Si tratta di un itinerario davvero stupendo, salendo due cime, Cima Slimber e Cima D’Ezze passando per un rifugio, il Sette Selle, compiendo in parte un giro ad anello, visitando la statua del minatore e un passaggio alle antiche miniere. A questo aggiungiamo tanta storia, quella della Prima Guerra Mondiale, e panorami strepitosi.
IL LAGORAI
Il gruppo montuoso del Lagorai si trova a sud di Predazzo ed è costituito principalmente da porfidi, rocce eruttive composte da quarzo e ortoclasio. La parte nord-orientale del massiccio è immersa nel Parco Naturale Paneveggio – Pale di san Martino. Il massiccio si estende tra il Monte Panarotta e il Passo Rolle per circa 70 km. I confini naturali sono la Val di Fiemme a nord, la Val di Cembra a ovest, la Valle di Primiero e Vanoi a est. Il Lagorai si distingue per le sue pareti rocciose dai colori intensi che vanno dal nero al rosso fino al verde.

LA VALLE DEI MOCHENI
La Valle dei Mòcheni è un luogo pieno di storia e tradizioni. La sua cultura nasce dalla minoranza tedesca che vive qui dal medioevo. Le tradizioni e la lingua dei mòcheni sono ancora vive oggi. Il mòcheno è una lingua germanica parlata solo in questa valle del Trentino. È riconosciuta come minoranza linguistica storica in Italia e rappresenta un importante patrimonio culturale da proteggere e valorizzare. Anche se parlata da poche persone, la lingua mòchena continua a vivere grazie all’insegnamento nelle scuole locali e a molti progetti culturali ed educativi per trasmetterla ai giovani.

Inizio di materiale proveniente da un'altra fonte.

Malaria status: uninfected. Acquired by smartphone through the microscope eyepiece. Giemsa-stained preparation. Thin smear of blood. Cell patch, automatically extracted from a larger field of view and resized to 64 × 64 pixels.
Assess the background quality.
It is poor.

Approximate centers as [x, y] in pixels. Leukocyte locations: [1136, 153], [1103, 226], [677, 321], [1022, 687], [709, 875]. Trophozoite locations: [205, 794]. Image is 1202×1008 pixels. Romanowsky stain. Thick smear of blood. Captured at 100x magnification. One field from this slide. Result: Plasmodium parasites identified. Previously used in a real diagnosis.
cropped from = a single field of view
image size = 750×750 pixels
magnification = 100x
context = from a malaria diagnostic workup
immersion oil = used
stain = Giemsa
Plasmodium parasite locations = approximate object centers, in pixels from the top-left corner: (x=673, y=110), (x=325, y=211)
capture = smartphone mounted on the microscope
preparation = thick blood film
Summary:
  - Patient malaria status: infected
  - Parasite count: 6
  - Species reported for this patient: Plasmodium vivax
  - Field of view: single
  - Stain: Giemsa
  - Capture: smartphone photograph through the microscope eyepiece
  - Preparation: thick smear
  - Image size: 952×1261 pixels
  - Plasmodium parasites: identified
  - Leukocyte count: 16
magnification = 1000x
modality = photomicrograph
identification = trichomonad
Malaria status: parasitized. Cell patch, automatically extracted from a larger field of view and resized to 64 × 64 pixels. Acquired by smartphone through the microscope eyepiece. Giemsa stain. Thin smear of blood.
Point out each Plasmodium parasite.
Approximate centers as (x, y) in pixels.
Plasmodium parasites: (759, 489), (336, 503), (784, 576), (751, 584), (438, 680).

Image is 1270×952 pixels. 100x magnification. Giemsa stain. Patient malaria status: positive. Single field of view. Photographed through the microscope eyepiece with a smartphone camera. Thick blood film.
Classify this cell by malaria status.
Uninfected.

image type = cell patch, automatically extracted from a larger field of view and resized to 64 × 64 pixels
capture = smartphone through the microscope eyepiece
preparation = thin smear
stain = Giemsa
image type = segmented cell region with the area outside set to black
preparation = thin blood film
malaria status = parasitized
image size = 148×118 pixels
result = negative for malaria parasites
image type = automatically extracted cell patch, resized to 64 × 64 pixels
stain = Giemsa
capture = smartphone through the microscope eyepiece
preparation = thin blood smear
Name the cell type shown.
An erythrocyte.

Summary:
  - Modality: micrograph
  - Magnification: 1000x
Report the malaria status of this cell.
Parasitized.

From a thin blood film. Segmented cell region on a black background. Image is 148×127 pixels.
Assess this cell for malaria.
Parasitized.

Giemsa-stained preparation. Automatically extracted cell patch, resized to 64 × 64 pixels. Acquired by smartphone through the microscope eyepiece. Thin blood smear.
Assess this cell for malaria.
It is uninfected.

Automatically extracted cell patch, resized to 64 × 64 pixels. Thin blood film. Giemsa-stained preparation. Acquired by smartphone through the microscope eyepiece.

DESCRIZIONE ITINERARIO: VERSO LA STATUA DEL MINATORE
Partiamo dal parcheggio di Palù Fersina a Frotten e imbocchiamo subito il sentiero 343 verso il Rifugio Sette Selle. Il parcheggio è a pagamento e costa 6 euro al giorno. Il sentiero inizialmente sale in mezzo al bosco. Successivamente, seguiamo il sentiero 325 che, su strada inizialmente asfaltata e poi sterrata, prosegue in leggera salita. A un certo punto, prendiamo una piccola deviazione sulla destra, dove la strada diventa di ghiaino pianeggiante, per poi fare una breve deviazione e visitare qualcosa di interessante. Proseguiamo ancora un po’ sul sentiero verso il lago di Erdèmolo, attraversiamo un ruscello e in cinque minuti arriviamo presso il maso Lenzi, a 1675 m di altitudine, dove si trova la nuova installazione del minatore.



L’opera “Memoria del Minatore” di Paolo Vivian è dedicata alla memoria collettiva e all’identità del popolo mòcheno. Si ispira alla dura vita dei minatori medievali (canopi), chiamati a estrarre ferro, argento e rame. L’opera diventa simbolo di rispetto e resilienza, trasformando la memoria storica in poesia visiva. Vivian esprime la forza interiore umana e paragona il lavoro del minatore a quello dell’artista, che scende nelle profondità dell’animo per portare alla luce valori come fede, speranza, umanità, coraggio e solidarietà.

VERSO LE MINIERE DI ERDEMOLO
Dopo aver letto i pannelli illustrativi che raccontano la vita del minatore ai tempi, riprendiamo la stradina da cui siamo arrivati e torniamo al bivio per salire verso il Rifugio Sette Selle, passando prima per la miniera di Erdèmolo. Ritorniamo quindi sulla strada asfaltata precedente e proseguiamo dritti in salita per poi tornare sui nostri passi, facendo una breve deviazione per andare a vedere l’ingresso delle miniere. Anche qui si tratta di una deviazione molto breve, che vale la pena fare, oppure eventualmente si può prenotare una visita per esplorare le miniere. Il giorno in cui siamo stati qui erano chiuse.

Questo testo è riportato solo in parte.